TASKS FOR THIS EXERCISE
a. List the elements of unlawful act manslaughter that the notes on unlawful act manslaughter give under their heading for the elements.
b. Continue the notes on unlawful act manslaughter from their last line.

SOURCE EXCERPT
Unlawful act manslaughter (UAM)
- Also know as constructive manslaughter
- Liability is built up from several different elements
- Defendant may not have realised death or even injury might occur.
The elements - unlawful act manslaughter.
- An unlawful act
- Dangerous act
- Causing the death
- The MR for the initial unlawful act
- The act must be an unlawful criminal act
- D not liable for manslaughter as only a civil wrong - Franklin 1883 - D threw box off pier into sea which hit and killed swimmer.
- D not liable for manslaughter as omission is insufficient - Lowe 1973 - D convicted of wilful neglect and manslaughter of baby son - D convicted for manslaughter quashed as no act when D failed to care for child.
- Lamb 1967 - D killed friend with a revolver containing two bullets but both believed gun would not fire - D not liable as no assault friend did not fear violence and D believed no bullet would fire.
A Dangerous act
Objective test from Chuch (1966) an act 'such as all sober and reasonable people would inevitably recognise must subject the other person to, at least, the risk of some harm resulting there from albeit not serious harm'
A Dangerous act key cases
- Does not need to be against a person - Goodfellow 1986 - D set fire to council house and killed three people - convition upheld even although unlawful act was against property
- Larkin 1943 - Women killed when fell on to cut-throat razor D brandishing at another man - D conviction upheld as threatening to assault man and objectively dangerous as someone likely to be injured.
- D's act is objectivity dangerous and D can be convicted even though someone other than original person suffered harm - Mitchell 1983 - D hit a man in post office queue. He fell into 89 year old woman who died.

DATA SEGMENT
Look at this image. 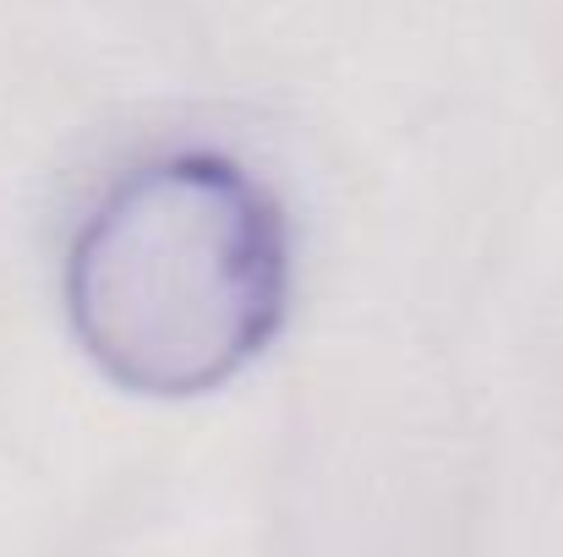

RESULTS IN ORDER
a.
- An unlawful act
- Dangerous act
- Causing the death
- The MR for the initial unlawful act

b.
- D or a reasonable person has to be aware of the of the victim condition - Dawson 1985 - D and another held up petrol station with masks, sticks and fake gun. Attendant with a heart condition died of a heart attack
- Particular problem exists in relation to cases involving drugs
- Self-injection breaks the chain of causation - Kennedy 2007 - D prepared syringe containing heroin and gave it to person who self-injected and died - conviction quashed.
- Rogers 2003 - D held a tourniquet around man's arm. Man self-injected and died. - D convicted of using s23 OAPA 1961 as self - injection only occurred because of D.
- Cato 1976 - D and another prepared syringes containing heroin and injected each other. The man D injected died. - D convicted of manslaughter based on unlawful act under s23 OAPA 1861.
Mens Rea - Unlawful act manslaughter
- Must be MR for the initial unlawful act
- Defendant need not realise their act is unlawful or dangerous - shown Newbury and Jones 1977 - D's were teenage boys who threw part of paving stone on the railway track, hitting train and killing guard - Conviction upheld as only needed MR for act and no need to foresee resulting harm.
Unlawful act Manslaughter criticisms.
- Encompasses a wide range of conduct so levels of blame can be variable
- Breadth of sentencing is also variable and may not match the blameworthiness
- Possible inconsistency as some defendants appear to have seen risks in their conduct while for others death is an unexpected result.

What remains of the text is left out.